From the consumer perspective, the QbD approach affords greater consistency of medications and reduced risks of recalls occurring, increasing patient confidence and trust in manufacturers.
Right first time
One of the goals of the QbD approach is to increase the chances of product registration being “right first time.” QbD ensures that all sources of variability affecting a process are identified, explained and managed by appropriate measures. This ensures that products consistently meet predefined characteristics and are “right first time.”

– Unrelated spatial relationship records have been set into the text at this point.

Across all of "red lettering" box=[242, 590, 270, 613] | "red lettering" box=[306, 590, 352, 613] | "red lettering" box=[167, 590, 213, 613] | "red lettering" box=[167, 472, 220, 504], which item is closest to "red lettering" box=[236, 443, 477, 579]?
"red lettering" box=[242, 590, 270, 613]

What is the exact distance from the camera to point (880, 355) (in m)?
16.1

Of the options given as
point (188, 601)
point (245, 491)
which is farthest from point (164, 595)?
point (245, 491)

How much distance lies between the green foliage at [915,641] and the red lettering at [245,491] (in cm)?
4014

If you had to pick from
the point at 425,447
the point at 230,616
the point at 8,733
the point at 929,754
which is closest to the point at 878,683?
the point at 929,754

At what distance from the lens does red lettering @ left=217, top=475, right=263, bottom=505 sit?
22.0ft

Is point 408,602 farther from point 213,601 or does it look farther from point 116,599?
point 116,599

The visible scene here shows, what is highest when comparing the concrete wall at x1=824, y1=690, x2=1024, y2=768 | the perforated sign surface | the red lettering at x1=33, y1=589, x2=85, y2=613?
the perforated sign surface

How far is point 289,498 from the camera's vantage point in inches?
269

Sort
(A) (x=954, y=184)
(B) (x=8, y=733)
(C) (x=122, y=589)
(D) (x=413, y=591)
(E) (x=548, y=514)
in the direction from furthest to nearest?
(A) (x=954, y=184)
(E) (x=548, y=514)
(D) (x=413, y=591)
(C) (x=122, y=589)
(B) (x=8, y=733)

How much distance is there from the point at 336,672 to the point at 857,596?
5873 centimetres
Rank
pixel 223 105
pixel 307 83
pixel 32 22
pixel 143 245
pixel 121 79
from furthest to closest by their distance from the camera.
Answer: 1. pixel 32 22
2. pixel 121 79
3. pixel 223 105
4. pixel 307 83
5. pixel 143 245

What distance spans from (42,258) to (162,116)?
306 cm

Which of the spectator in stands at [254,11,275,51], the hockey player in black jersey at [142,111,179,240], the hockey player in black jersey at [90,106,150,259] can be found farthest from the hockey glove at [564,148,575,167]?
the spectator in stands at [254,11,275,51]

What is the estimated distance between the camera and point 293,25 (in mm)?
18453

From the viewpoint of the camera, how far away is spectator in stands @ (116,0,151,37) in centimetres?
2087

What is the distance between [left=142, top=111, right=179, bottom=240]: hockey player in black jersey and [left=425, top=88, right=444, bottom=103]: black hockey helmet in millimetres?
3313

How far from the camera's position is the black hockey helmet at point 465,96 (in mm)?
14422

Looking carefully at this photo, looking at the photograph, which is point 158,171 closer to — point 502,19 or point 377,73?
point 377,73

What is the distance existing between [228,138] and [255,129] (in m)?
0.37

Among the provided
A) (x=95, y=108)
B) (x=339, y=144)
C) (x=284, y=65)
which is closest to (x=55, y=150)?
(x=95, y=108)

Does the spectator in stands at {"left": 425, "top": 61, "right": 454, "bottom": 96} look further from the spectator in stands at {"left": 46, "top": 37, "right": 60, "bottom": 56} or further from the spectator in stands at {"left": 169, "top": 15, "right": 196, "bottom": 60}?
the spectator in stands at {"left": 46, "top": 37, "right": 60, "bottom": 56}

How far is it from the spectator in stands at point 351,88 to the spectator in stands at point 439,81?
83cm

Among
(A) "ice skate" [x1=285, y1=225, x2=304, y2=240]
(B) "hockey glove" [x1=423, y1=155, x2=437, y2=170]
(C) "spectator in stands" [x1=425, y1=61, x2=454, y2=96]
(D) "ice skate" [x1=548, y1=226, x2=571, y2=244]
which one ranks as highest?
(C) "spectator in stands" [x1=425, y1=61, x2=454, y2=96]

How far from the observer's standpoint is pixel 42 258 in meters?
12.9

Success first time not only means lean asset management for organizations but ensures that efforts are concentrated in the right areas. It also means a shorter time to market due to the quicker registration and approval processes.
Reduced controls
Possessing an extensive understanding of the processes provides a good indication of the quality of manufactured products prior to even testing them as the assurance of quality has already been built in. This reduces the need for controls over the intermediates and final products because real-time controls exist within the process itself. For both manufacturing organizations and their customers, this reduces time for manufacturing, testing and release, while also reducing costs.
Final thought
QbD will become of greater importance as forward-thinking companies look to boost their production capabilities, reduce throughput times and adopt more continuous manufacturing processes. In this progressively non-stop manufacturing environment, QbD uses a data-driven approach to deliver better understanding of manufacturing processes, reduced likelihood of batch failures, more efficient and effective control of change, as well as greater return on investment, time and cost savings. As regulatory authorities begin to demand that manufacturers design quality into products at every stage of development and manufacture, the use of QbD will become increasingly critical.